The Golden Beggar (Zlatý žobrák) is the first and the oldest international festival of local TV broadcasters, which takes place every year in June in Košice, Slovakia.

The festival was established in 1995 to celebrate, popularize and support European local TV broadcasters production.

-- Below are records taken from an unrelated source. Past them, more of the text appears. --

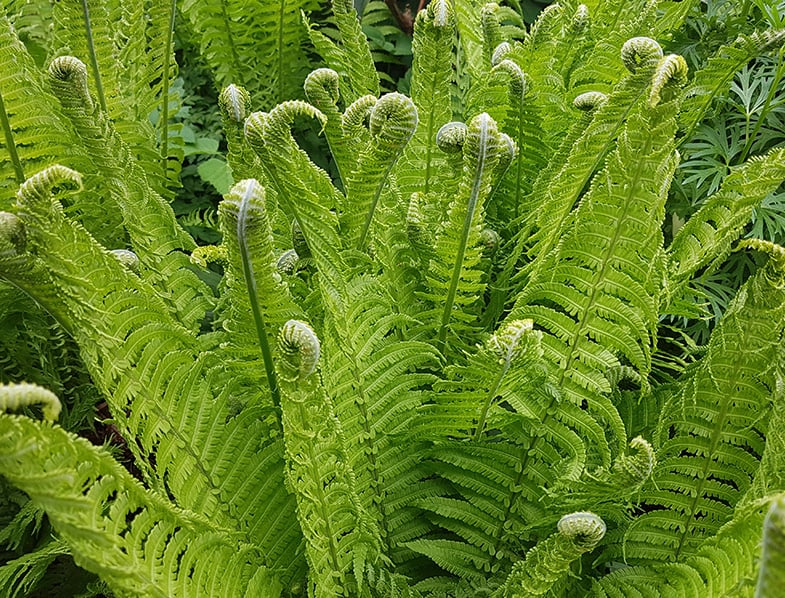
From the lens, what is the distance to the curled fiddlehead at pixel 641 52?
2.67 ft

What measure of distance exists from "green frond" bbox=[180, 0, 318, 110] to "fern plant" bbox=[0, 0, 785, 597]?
532 millimetres

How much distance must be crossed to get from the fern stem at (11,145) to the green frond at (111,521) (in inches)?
23.5

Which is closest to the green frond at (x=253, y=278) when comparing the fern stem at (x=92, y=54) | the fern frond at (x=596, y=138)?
the fern frond at (x=596, y=138)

The Golden Beggar is a huge database of local programmes and a place of high quality workshops, lectures, presentations, round tables and discussion forums. It is also a market place for programmes and a place for co-production opportunities.

The official language of the festival is English. Simultaneous interpretation with translation from and into Slovak, French, German, Spanish and Russian is available.

The festival jury is headed by journalist Ed J. Baumeister (France/U.S.).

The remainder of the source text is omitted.